A while back my car needed brakes. My husband replaced the front pads. All was well for a while. Then it started bouncing a little when I would stop. I told him and he said it probably needed the rotors turned. Ok. Time passed; the bouncing got worse. I mentioned it again; probably need to take it to a shop and have it fixed. Ok. More time passed; bouncing continued to get worse. I “mentioned it” again.
“All the places I called are backed up. I really need to get these brakes fixed. It’s starting to sound like it’s falling apart.”
“Well it’s because you’re riding your brakes.”
Now, I don’t know enough about how brakes work to know if that’s totally accurate or not. But it kinda irked me a little bit.
“I do not ‘ride my brakes.’ It’s just from all the stopping at red lights and stop signs in town. And all the people in front of me who like to stop just all of a sudden without any brake lights or blinkers or any warning at all. It is not my fault.”
The next week, last Friday, my pastor made a comment that I have not been able to forget. In his preaching, he was telling stories of a couple of fatal car accidents. He said,
“They had it all under control...until they didn’t.”
It absolutely took my breath away. And every time he repeated it, I lost my breath again.
“They had it all under control...until they didn’t.”
To me it was the most random statement, at the most random time. It didn’t seem to fit with anything else that happened during that service. But maybe it did. Maybe my mind was just on the dozen other things I had going on that day. How many times have I tried to do it all, get it all done, keep it all running smooth...riding my brakes to keep it all under control.

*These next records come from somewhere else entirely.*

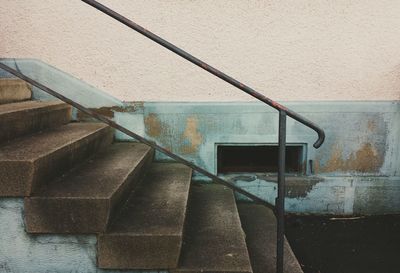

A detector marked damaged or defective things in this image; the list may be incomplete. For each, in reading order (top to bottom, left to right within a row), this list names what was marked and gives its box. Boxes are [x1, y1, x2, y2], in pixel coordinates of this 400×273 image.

rust stain on wall [145, 113, 162, 137]
rust stain on wall [180, 116, 203, 154]
rust stain on wall [318, 142, 382, 172]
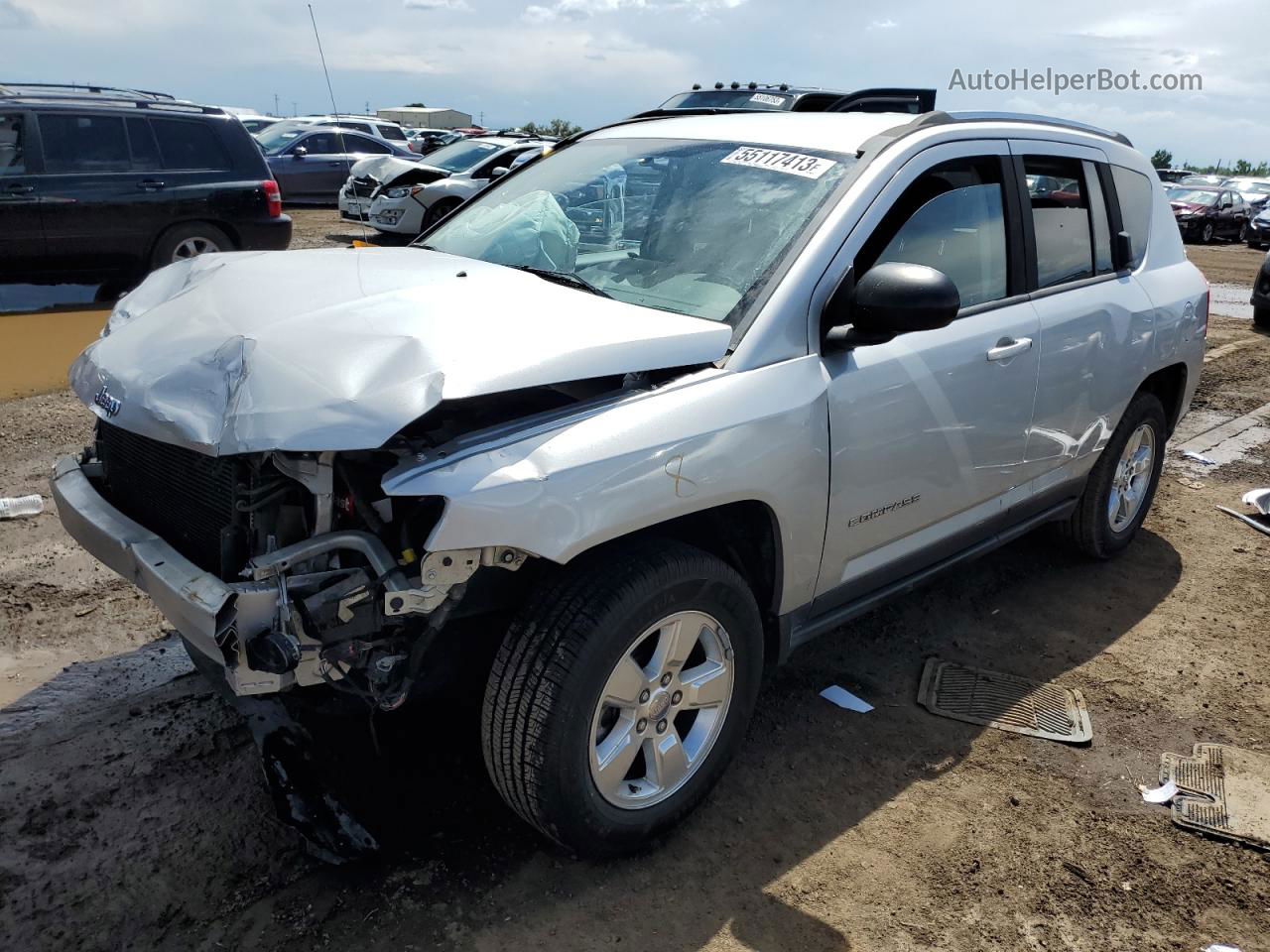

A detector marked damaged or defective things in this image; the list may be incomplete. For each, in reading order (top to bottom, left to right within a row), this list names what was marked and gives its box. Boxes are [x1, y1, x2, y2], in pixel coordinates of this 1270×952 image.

damaged white car [337, 135, 551, 237]
cracked windshield [424, 137, 853, 324]
crumpled hood [69, 250, 731, 459]
damaged fender [375, 355, 832, 614]
damaged white car [55, 109, 1204, 858]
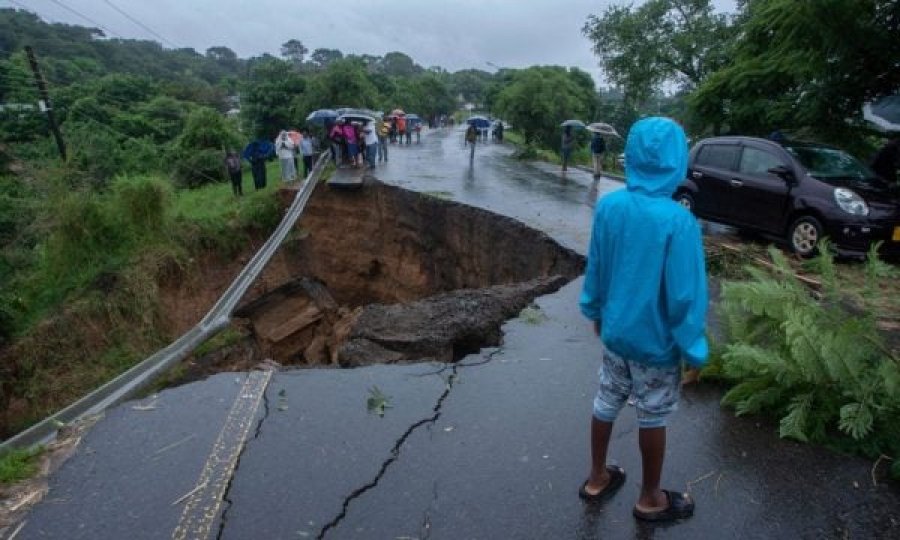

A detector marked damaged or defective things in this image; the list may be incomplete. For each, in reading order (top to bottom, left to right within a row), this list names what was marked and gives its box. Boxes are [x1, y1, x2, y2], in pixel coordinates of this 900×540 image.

cracked asphalt [14, 129, 900, 536]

“They had it all under control...until they didn’t.”
What made it worse, these people had passengers in their vehicles at the time of their wreck. Some made it; some were injured; some didn’t survive.
I have never had the wind knocked out of me like that before, and I’m still not over it. I think I was already in the same shape my car was. I had let things go so long, I felt like I was about to fall apart. I needed repair before I took out me and whoever was just along for the ride. I need to learn new driving habits, and stop riding my brakes.